> _WHAT TO PRODUCE_
Write the next paragraph of the passage on The Horse Whisperer, starting right after its final sentence.

Top of EXTRACT

THE HORSE WHISPERER
Perhaps the best of those real actors is Scarlett Johansson, who plays
Grace MacLean, a spoiled teenage girl from New York who has had a terrible
accident while horseback riding with her best friend. After losing her lower
right leg and learning to walk with a prosthesis, Grace must rediscover
what life is all about. Added to the trauma of the accident is the loss
of her friend and the total alienation of her beloved horse Pilgrim, who
was also badly injured. And the dysfunctional relationship she has with
her busy mother Annie (Kristin Scott Thomas) doesn't help.

Bottom of EXTRACT
Top of COLLECTED MATERIAL

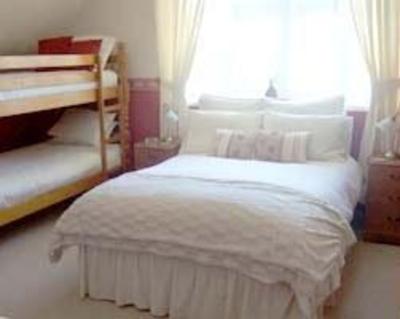 фото отеля Anchorage Bed & Breakfast Port Seton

Bottom of COLLECTED MATERIAL

> _RESPONSE_
While researching possible alternatives to euthanizing the animal, Annie
finds an article about Tom Booker (Redford), a man in far off Montana who
seems to have a way with problem horses. She contacts him and, although
he refuses at first, will not take no for an answer. Against everyone's
wishes, including her husband's (Sam Neill), she packs up the daughter and
the horse and drives across country to find Booker. And, in a film that
is as predictable as it is long, the two women discover the meaning of life
and love while living on the ranch, learning to punch cows and ride Western.
The characters in this movie, written by Richard LaGravenese and Eric
Roth based on the bestselling novel by Nicholas Evans, are badly stereotyped.
In the beginning of the film, Annie is portrayed as such a nasty, unlovable
person that it is obvious we are being set up for the big transition. Grace
is the rich girl who hates her mother and won't open up to anyone. That
is, until she meets Booker, the no-nonsense cowboy who doesn't cotton much
to New Yorkers but feels sorry for the horse.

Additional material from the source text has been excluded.